Excerto selecionado
Entre as propostas avançadas pelo Chefe de Estado, este sugere a criação de um Fundo de Desenvolvimento Local e Regional. Este teria como propósito “conferir uma maior autonomia financeira dos Municípios em relação ao Governo. Tal Fundo a ser dotado de recursos provenientes do Fundo do Ambiente, Fundo do Turismo, Fundo de Manutenção Rodoviária, empréstimos concessionais e outros, reflete, “funcionaria como uma agência autónoma de financiamento do desenvolvimento dos Municípios”.

Da mesma forma, José Maria Neves, lança o repto de “os Municípios melhorarem a sua organização, bem como a capacitação dos serviços municipais, com destaque para os serviços financeiros, a fim de aumentarem a sua capacidade de arrecadação de receitas e, ao mesmo tempo, gerirem os recursos com maior eficácia e transparência”. Desta forma, afiança, “pode-se conseguir maior sustentabilidade financeira, o que diminuiria, também, a dependência em relação ao Governo”.

Dados disponíveis
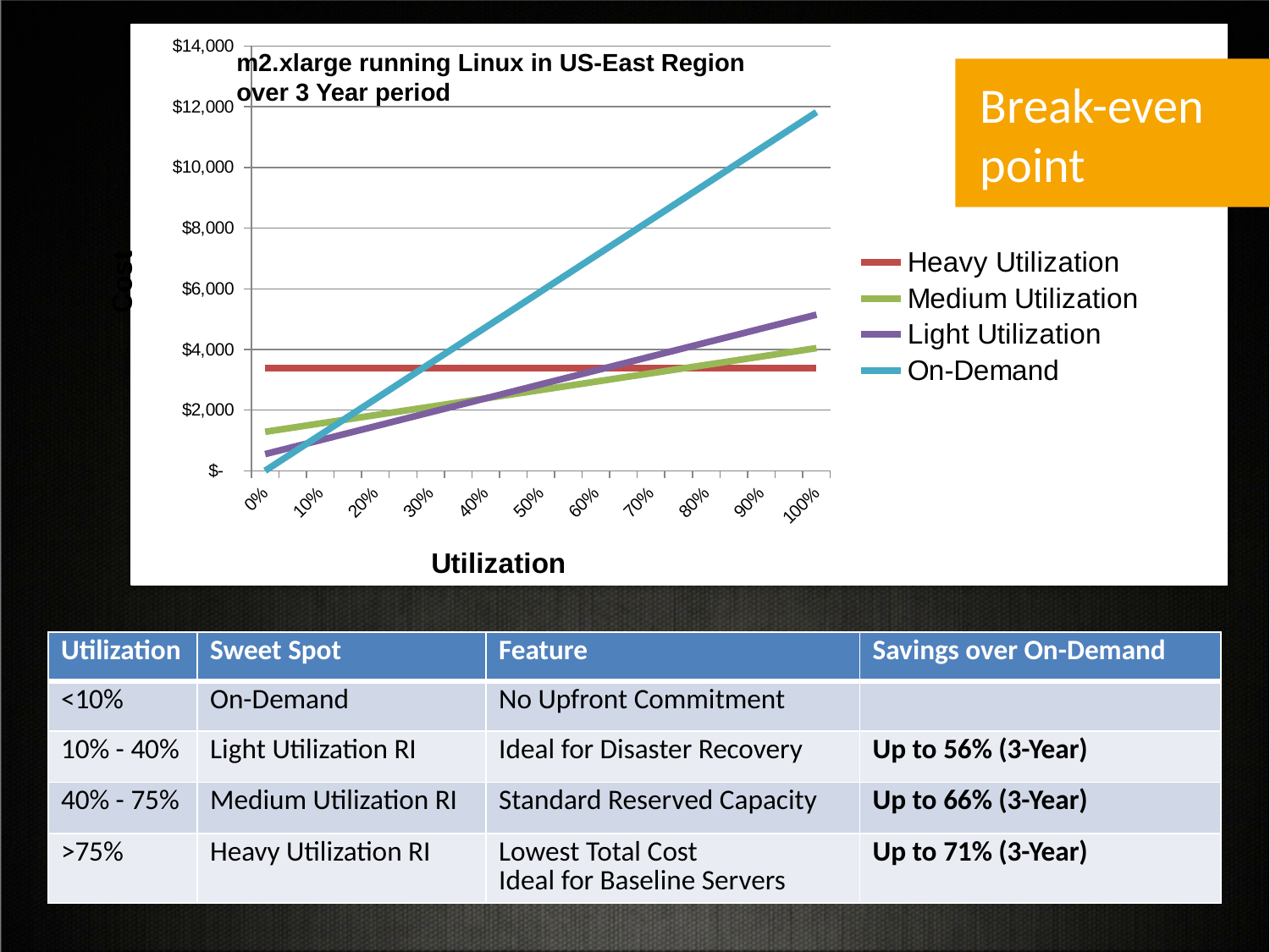
Is the Light Utilization cost at 100% utilization greater or less than $4,000? greater What is the label of the chart's x axis? Utilization Is the Heavy Utilization cost greater or less than $4,000? less Does the Heavy Utilization line rise, fall, or stay flat as utilization increases? stay flat Is the On-Demand cost at 100% utilization greater or less than $10,000? greater What kind of chart is shown on the slide? line chart At 0% utilization, which is larger: the Medium Utilization cost or the On-Demand cost? Medium Utilization How many series does the chart legend list? 4 Does the On-Demand line rise or fall as utilization increases? rise What is the title of the chart? m2.xlarge running Linux in US-East Region over 3 Year period Which series has the highest cost at 100% utilization? On-Demand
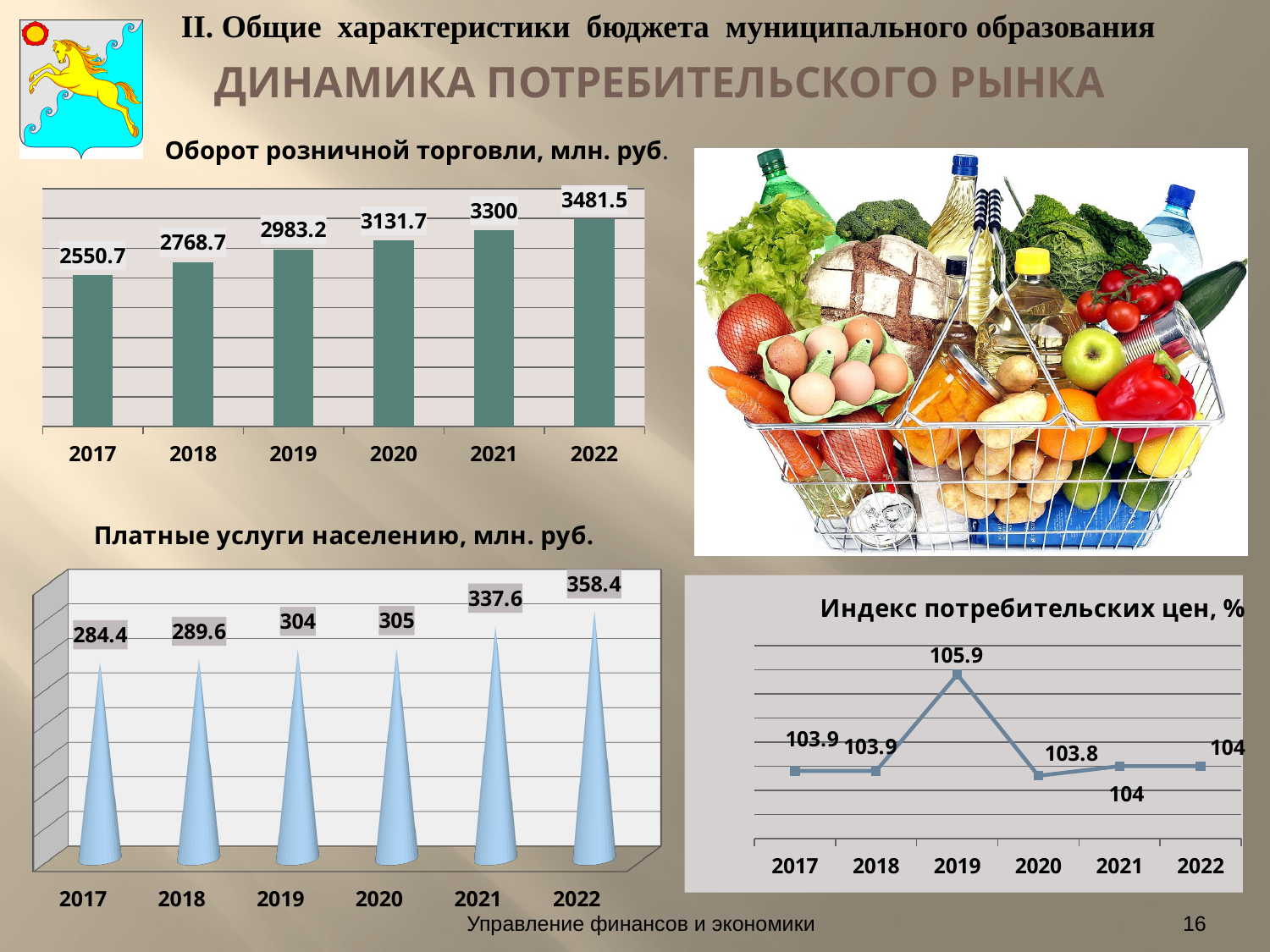
In the chart 'Индекс потребительских цен, %', what is the value for 2019? 105.9 In the chart 'Платные услуги населению, млн. руб.', which year has the lowest value? 2017 In the chart 'Платные услуги населению, млн. руб.', how many years are shown on the x axis? 6 In the chart 'Оборот розничной торговли, млн. руб.', which year has the highest value? 2022 In the chart 'Оборот розничной торговли, млн. руб.', what is the value for 2019? 2983.2 In the chart 'Оборот розничной торговли, млн. руб.', what is the difference between the 2022 and 2017 values? 930.8 What kind of chart is 'Индекс потребительских цен, %'? line chart In the chart 'Индекс потребительских цен, %', which year has the lowest value? 2020 In the chart 'Индекс потребительских цен, %', which is larger, the value for 2019 or the value for 2020? 2019 In the chart 'Платные услуги населению, млн. руб.', what is the value for 2021? 337.6 In the chart 'Платные услуги населению, млн. руб.', what is the difference between the 2022 and 2021 values? 20.8 In the chart 'Оборот розничной торговли, млн. руб.', do the values rise or fall from 2017 to 2022? rise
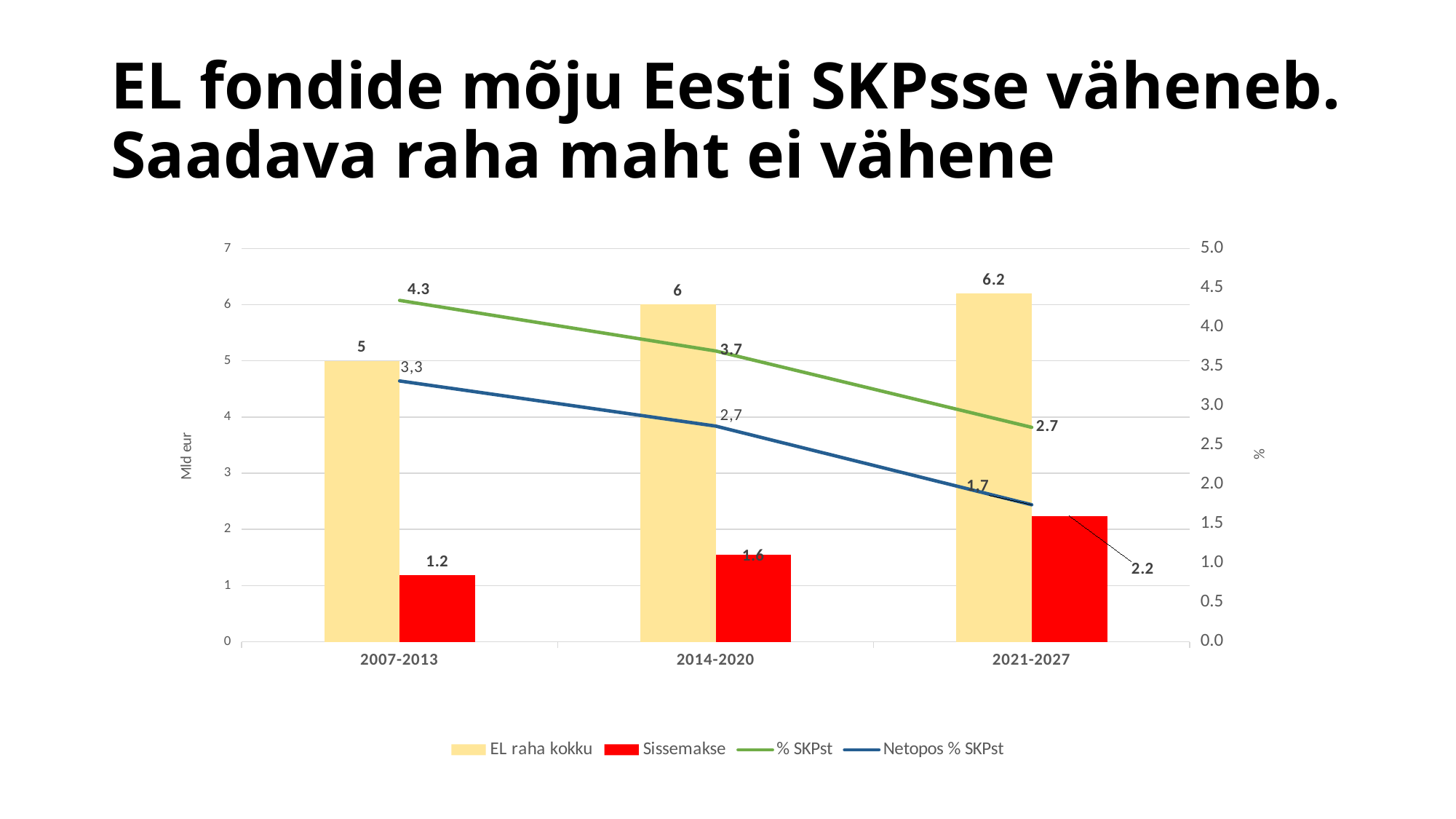
What is the % SKPst value for 2014-2020? 3.7 What is the value of EL raha kokku for 2021-2027? 6.2 What is the difference between the EL raha kokku values for 2014-2020 and 2007-2013? 1 What is the label of the left vertical axis? Mld eur Does the % SKPst line rise or fall from 2007-2013 to 2021-2027? fall Which period has the highest EL raha kokku value? 2021-2027 What is the Netopos % SKPst value for 2021-2027? 1,7 Which period has the lowest Sissemakse value? 2007-2013 Which is larger: the % SKPst value for 2007-2013 or for 2021-2027? 2007-2013 What is the value of Sissemakse for 2007-2013? 1.2 How many series does the legend list? 4 How many periods are shown on the x axis? 3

O que se pede
No excerto selecionado, qual seria o propósito do Fundo de Desenvolvimento Local e Regional proposto pelo Chefe de Estado? As linhas constituem material à parte, independente do excerto.

Solução
Conferir uma maior autonomia financeira aos Municípios em relação ao Governo.